### Try it
Only one portion of the data is to be written out: from the line bearing "Cubs walk off on Starlin's single in 11th" through the line bearing "Esempio di installazione". Write it exactly as it appears.

### Exercise material
[Start of section]
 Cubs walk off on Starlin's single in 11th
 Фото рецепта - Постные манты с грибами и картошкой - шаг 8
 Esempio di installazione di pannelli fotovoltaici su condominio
[End of section]
[Start of section]
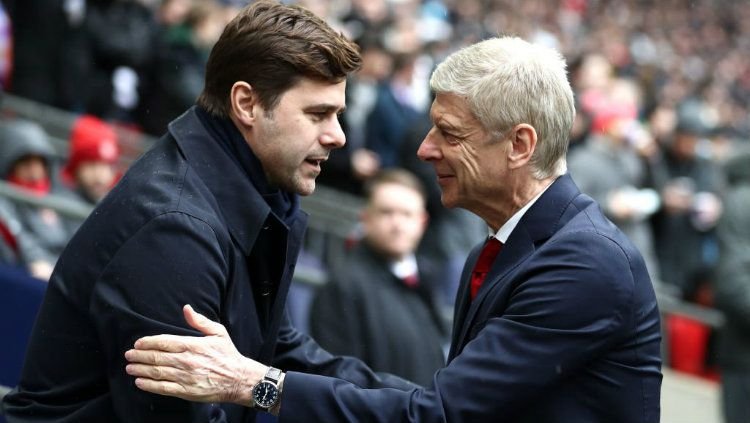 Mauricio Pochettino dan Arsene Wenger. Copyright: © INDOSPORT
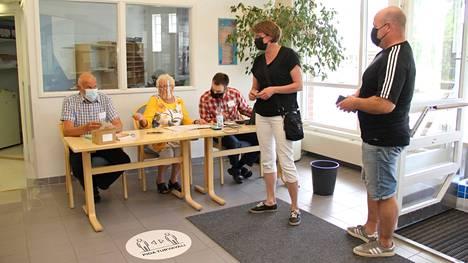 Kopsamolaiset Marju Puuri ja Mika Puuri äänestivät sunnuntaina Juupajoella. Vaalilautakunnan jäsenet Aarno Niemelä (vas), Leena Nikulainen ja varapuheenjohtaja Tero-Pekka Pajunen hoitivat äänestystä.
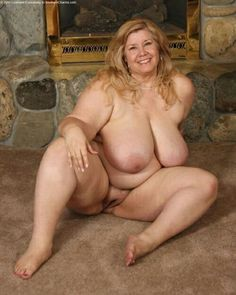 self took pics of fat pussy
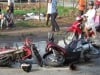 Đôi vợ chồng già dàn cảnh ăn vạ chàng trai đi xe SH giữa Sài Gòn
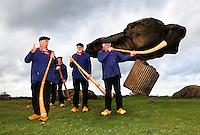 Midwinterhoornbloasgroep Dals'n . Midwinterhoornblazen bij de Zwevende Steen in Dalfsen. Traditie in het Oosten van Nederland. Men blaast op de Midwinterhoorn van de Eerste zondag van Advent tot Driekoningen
[End of section]
[Start of section]
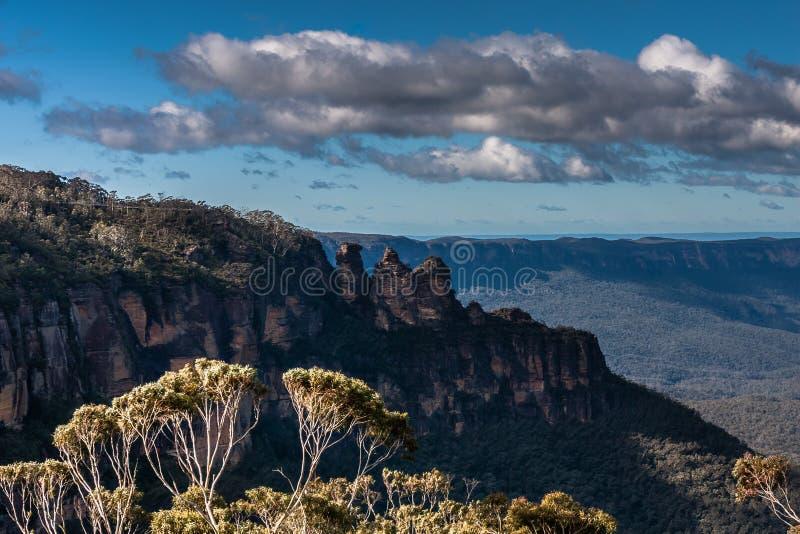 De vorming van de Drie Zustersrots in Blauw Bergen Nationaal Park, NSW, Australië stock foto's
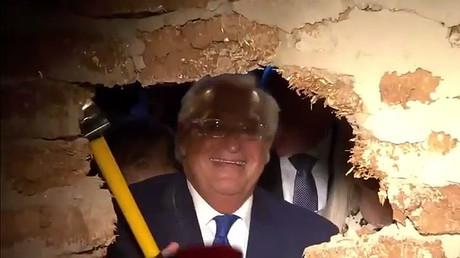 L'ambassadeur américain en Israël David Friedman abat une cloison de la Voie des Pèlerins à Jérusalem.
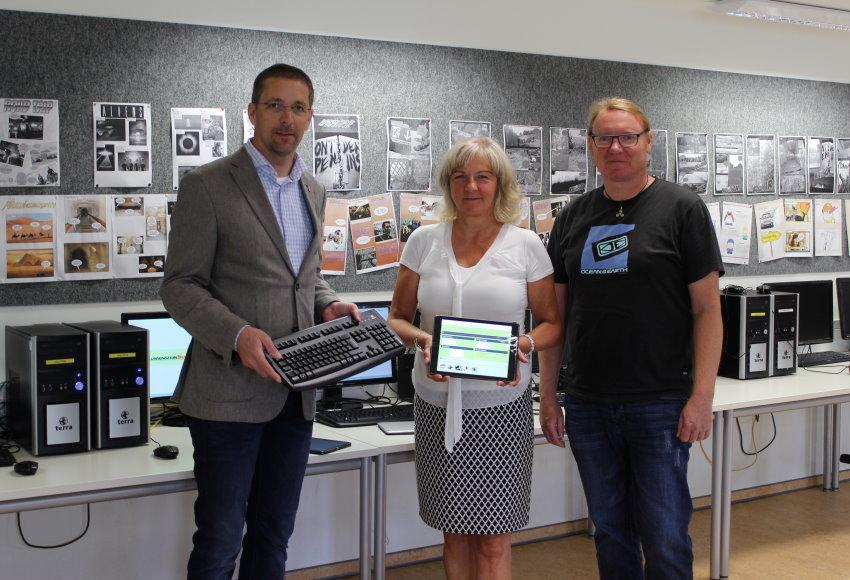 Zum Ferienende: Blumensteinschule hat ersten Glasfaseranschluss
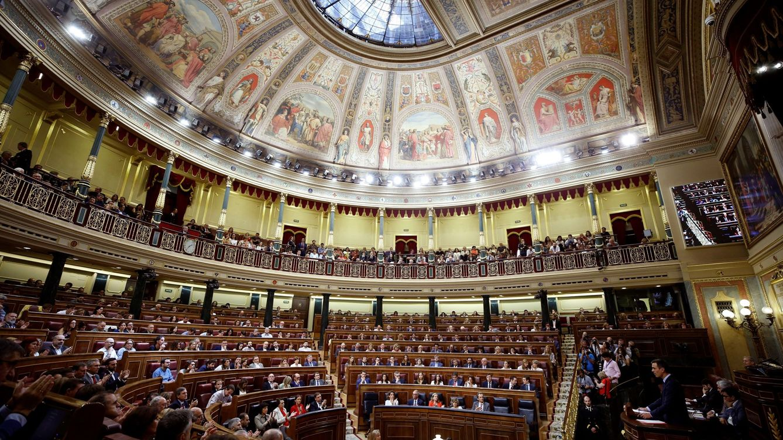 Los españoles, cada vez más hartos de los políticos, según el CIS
[End of section]
### Solved problem
 Cubs walk off on Starlin's single in 11th
 Фото рецепта - Постные манты с грибами и картошкой - шаг 8
 Esempio di installazione di pannelli fotovoltaici su condominio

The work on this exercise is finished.